- Data provided:
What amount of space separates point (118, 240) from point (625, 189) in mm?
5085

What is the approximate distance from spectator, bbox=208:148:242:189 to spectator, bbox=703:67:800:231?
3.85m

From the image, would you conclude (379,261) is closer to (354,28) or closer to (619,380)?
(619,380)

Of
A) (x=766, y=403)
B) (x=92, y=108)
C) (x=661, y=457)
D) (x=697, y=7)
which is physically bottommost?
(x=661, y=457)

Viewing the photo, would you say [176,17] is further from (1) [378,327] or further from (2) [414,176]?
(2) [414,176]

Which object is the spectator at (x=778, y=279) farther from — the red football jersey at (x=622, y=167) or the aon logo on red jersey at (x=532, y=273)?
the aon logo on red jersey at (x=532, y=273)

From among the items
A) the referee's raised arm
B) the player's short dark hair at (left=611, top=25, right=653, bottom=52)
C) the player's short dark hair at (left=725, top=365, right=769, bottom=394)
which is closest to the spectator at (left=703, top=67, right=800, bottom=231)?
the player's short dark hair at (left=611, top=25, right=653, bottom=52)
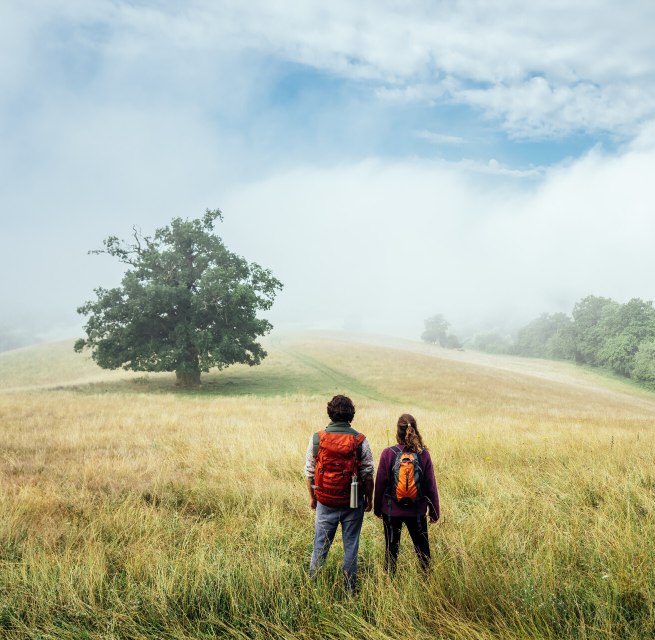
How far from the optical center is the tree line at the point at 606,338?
187 feet

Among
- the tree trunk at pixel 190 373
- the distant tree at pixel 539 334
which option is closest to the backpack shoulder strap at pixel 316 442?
the tree trunk at pixel 190 373

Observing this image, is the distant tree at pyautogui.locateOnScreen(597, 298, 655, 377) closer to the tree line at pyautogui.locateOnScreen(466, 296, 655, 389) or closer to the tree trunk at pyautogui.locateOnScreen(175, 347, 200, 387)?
the tree line at pyautogui.locateOnScreen(466, 296, 655, 389)

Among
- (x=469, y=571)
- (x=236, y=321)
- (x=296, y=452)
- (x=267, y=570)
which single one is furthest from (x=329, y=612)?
(x=236, y=321)

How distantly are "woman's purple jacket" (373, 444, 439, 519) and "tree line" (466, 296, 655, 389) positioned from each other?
2469 inches

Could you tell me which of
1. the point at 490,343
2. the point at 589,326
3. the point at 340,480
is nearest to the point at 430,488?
the point at 340,480

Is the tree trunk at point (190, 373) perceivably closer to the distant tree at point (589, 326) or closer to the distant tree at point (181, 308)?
the distant tree at point (181, 308)

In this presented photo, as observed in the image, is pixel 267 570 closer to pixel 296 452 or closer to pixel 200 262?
pixel 296 452

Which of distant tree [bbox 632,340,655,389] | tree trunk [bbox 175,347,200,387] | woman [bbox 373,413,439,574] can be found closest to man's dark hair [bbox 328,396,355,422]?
woman [bbox 373,413,439,574]

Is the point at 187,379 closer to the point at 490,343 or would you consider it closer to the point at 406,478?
the point at 406,478

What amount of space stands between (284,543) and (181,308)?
81.2ft

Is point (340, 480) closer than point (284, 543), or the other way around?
point (340, 480)

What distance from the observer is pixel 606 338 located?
66.3 meters

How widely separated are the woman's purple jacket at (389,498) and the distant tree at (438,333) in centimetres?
11009

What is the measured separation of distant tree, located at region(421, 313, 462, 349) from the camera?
110 m
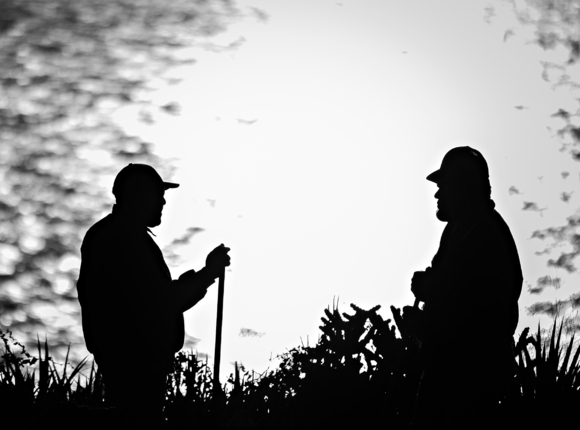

- Task brief:
Copy out all of the data above word for word, leaving out the pictures.

- Response below:
What amount of space separates point (118, 240) from point (625, 189) in mm?
5085

What is the approximate distance from spectator, bbox=208:148:242:189 to spectator, bbox=703:67:800:231?
3.85m

From the image, would you conclude (379,261) is closer to (354,28) or closer to (619,380)?
(619,380)

Of
A) (x=766, y=403)
B) (x=92, y=108)
C) (x=661, y=457)
D) (x=697, y=7)
which is physically bottommost?
(x=661, y=457)

Viewing the photo, would you say [176,17] is further from (1) [378,327] or further from (2) [414,176]?
(2) [414,176]

Which object is the spectator at (x=778, y=279) farther from — the red football jersey at (x=622, y=167) or the aon logo on red jersey at (x=532, y=273)?
the aon logo on red jersey at (x=532, y=273)

From among the items
A) the referee's raised arm
B) the player's short dark hair at (left=611, top=25, right=653, bottom=52)
C) the player's short dark hair at (left=725, top=365, right=769, bottom=394)
which is closest to the spectator at (left=703, top=67, right=800, bottom=231)?
the player's short dark hair at (left=611, top=25, right=653, bottom=52)
How far from the optical center is the tree line at the point at 606,338?
187 feet

Among
- the tree trunk at pixel 190 373
- the distant tree at pixel 539 334
which option is closest to the backpack shoulder strap at pixel 316 442?
the tree trunk at pixel 190 373

Observing this image, is the distant tree at pyautogui.locateOnScreen(597, 298, 655, 377) closer to the tree line at pyautogui.locateOnScreen(466, 296, 655, 389) or closer to the tree trunk at pyautogui.locateOnScreen(175, 347, 200, 387)?
the tree line at pyautogui.locateOnScreen(466, 296, 655, 389)

Among
- (x=469, y=571)
- (x=236, y=321)
- (x=296, y=452)
- (x=267, y=570)
which single one is furthest from (x=329, y=612)?
(x=236, y=321)

How distantly are "woman's purple jacket" (373, 444, 439, 519) and "tree line" (466, 296, 655, 389) positioned from each other?
2469 inches

Could you tell me which of
1. the point at 490,343
2. the point at 589,326
3. the point at 340,480
is nearest to the point at 430,488?
the point at 340,480

Is the tree trunk at point (190, 373) perceivably closer to the distant tree at point (589, 326) or closer to the distant tree at point (181, 308)?
the distant tree at point (181, 308)

In this presented photo, as observed in the image, is pixel 267 570 closer to pixel 296 452 or closer to pixel 200 262?
pixel 296 452

Which of distant tree [bbox 632,340,655,389] | tree trunk [bbox 175,347,200,387] | woman [bbox 373,413,439,574] can be found closest to man's dark hair [bbox 328,396,355,422]?
woman [bbox 373,413,439,574]

Is the point at 187,379 closer to the point at 490,343 or would you consider it closer to the point at 406,478?
the point at 406,478

What amount of space stands between (284,543) and (181,308)?
81.2ft

Is point (340, 480) closer than point (284, 543), or the other way around?
point (340, 480)

What distance from the observer is pixel 606 338 located?
66.3 meters

How widely separated are the woman's purple jacket at (389,498) and the distant tree at (438,333) in centimetres?
11009

What is the measured separation of distant tree, located at region(421, 313, 462, 349) from the camera?
110 m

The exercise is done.